You next task is to split a piece of text into chunks then create embeddings for each chunk. You will use the Neo4j GraphRAG package for Python and OpenAI to do this.

Getting Started

Open the 1-knowledge-graphs-vectors\create_and_embed_chunks.py file in your code editor.

python
import asyncio

from dotenv import load_dotenv
from neo4j_graphrag.embeddings.openai import OpenAIEmbeddings
from neo4j_graphrag.experimental.components.text_splitters.fixed_size_splitter import (
    FixedSizeSplitter,
)

load_dotenv()

text = """
London is the capital and largest city of both England and the United Kingdom, with a
population of 8,866,180 in 2022. The wider metropolitan area is the largest in Western
Europe, with a population of 14.9 million. London stands on the River Thames in
southeast England, at the head of a 50-mile (80 km) estuary down to the North Sea, and
has been a major settlement for nearly 2,000 years. Its ancient core and financial
centre, the City of London, was founded by the Romans as Londinium and has retained its
medieval boundaries. The City of Westminster, to the west of the City of London, has
been the centuries-long host of the national government and parliament. London grew
rapidly in the 19th century, becoming the world's largest city at the time. Since the
19th century, the name "London" has referred to the metropolis around the City of
London, historically split between the counties of Middlesex, Essex, Surrey, Kent, and
Hertfordshire, which since 1965 has largely comprised the administrative area of Greater
London, governed by 33 local authorities and the Greater London Authority.
"""

# 1. Split text into chunks


# 2. Create embeddings from chunks

Creating Chunks

We’re going to use the first paragraph of the Wikipedia article for London for this challenge. Feel free to change this to something else though if you’d like.
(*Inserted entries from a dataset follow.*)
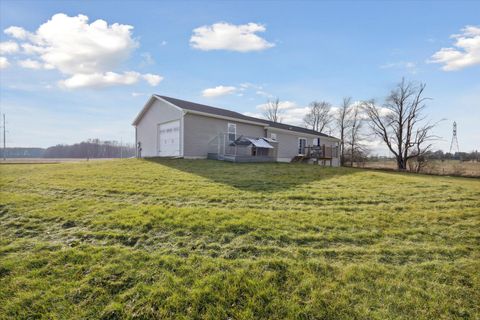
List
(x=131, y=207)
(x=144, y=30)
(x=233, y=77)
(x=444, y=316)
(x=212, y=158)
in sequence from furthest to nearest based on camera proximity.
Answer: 1. (x=233, y=77)
2. (x=212, y=158)
3. (x=144, y=30)
4. (x=131, y=207)
5. (x=444, y=316)

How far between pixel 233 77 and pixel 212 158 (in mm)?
6582

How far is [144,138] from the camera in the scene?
63.2 feet

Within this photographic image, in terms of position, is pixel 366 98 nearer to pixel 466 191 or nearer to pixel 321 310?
pixel 466 191

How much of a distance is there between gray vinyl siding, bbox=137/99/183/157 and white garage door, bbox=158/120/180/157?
39 cm

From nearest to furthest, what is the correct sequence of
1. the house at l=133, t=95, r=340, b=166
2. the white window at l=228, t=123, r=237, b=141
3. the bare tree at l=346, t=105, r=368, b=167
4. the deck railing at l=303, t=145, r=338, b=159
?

In order to split the text we need to import a text splitter from the Neo4j GraphRAG package for Python.

Here we’ll use the FixedSizeSplitter, which splits text into fixed size chunks of chunk_size characters, with an overlap of chunk_overlap between chunks.

This is a very simple splitter, however our package supports more advanced splitters from LangChain and LlamaIndex.
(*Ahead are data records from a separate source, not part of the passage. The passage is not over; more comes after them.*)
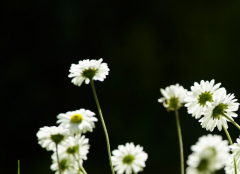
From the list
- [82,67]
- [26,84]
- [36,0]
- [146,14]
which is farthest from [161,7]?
[82,67]

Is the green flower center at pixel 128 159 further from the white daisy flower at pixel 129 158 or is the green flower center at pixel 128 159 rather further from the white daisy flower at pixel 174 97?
the white daisy flower at pixel 174 97

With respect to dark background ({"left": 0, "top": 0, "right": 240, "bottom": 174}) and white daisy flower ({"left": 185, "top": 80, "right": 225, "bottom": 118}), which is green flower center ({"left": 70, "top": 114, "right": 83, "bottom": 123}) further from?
dark background ({"left": 0, "top": 0, "right": 240, "bottom": 174})

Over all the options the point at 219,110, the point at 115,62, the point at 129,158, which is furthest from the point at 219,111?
the point at 115,62

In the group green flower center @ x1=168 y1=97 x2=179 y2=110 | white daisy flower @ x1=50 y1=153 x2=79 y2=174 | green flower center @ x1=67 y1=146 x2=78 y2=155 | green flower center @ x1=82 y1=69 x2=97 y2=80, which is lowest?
white daisy flower @ x1=50 y1=153 x2=79 y2=174

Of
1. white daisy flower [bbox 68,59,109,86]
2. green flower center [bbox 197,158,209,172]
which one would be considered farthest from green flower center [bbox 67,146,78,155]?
green flower center [bbox 197,158,209,172]

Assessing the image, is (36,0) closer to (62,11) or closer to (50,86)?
(62,11)

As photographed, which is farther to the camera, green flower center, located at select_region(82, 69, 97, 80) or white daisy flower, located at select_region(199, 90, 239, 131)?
green flower center, located at select_region(82, 69, 97, 80)
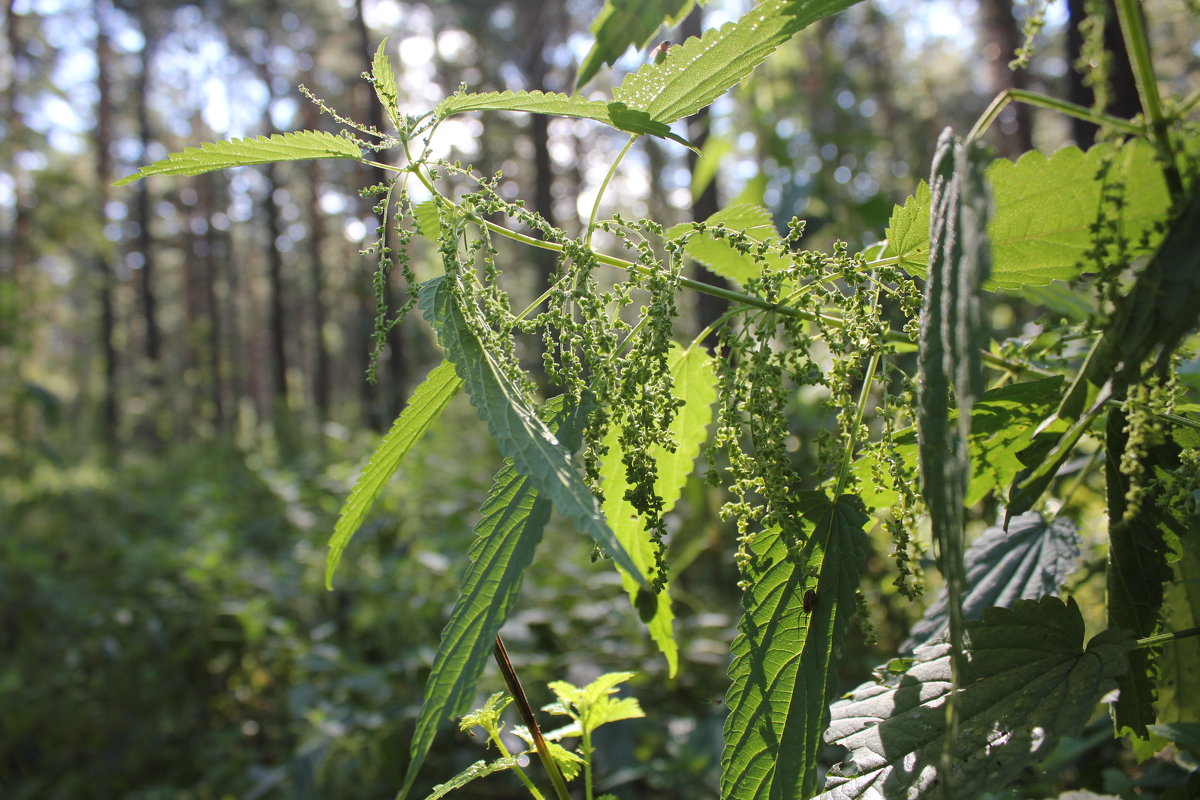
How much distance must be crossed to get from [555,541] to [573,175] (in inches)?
807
Add the following to your script and experiment with the chunk_size and chunk_overlap parameters. How does this change the text chunks that are produced?

python
text_splitter = FixedSizeSplitter(chunk_size=100, chunk_overlap=10)
chunks = asyncio.run(text_splitter.run(text=text)).chunks
print(chunks)

Creating Embedding

Next we’ll create embeddings for our chunks.

In order to do this we need an embedding model.

We can use the text-embedding-3-large from OpenAI as our embedding model.

Add the following to your script and run it to view the embedding created for the first chunk.

python
embedder = OpenAIEmbeddings(model="text-embedding-3-large")
for chunk in chunks[:1]:
    print(embedder.embed_query(chunk))

Continue

When you are ready, you can move on to the next task.

Summary

You learned to use Python and the Neo4j GraphRAG library for Python to split text into chunks and create embeddings for them.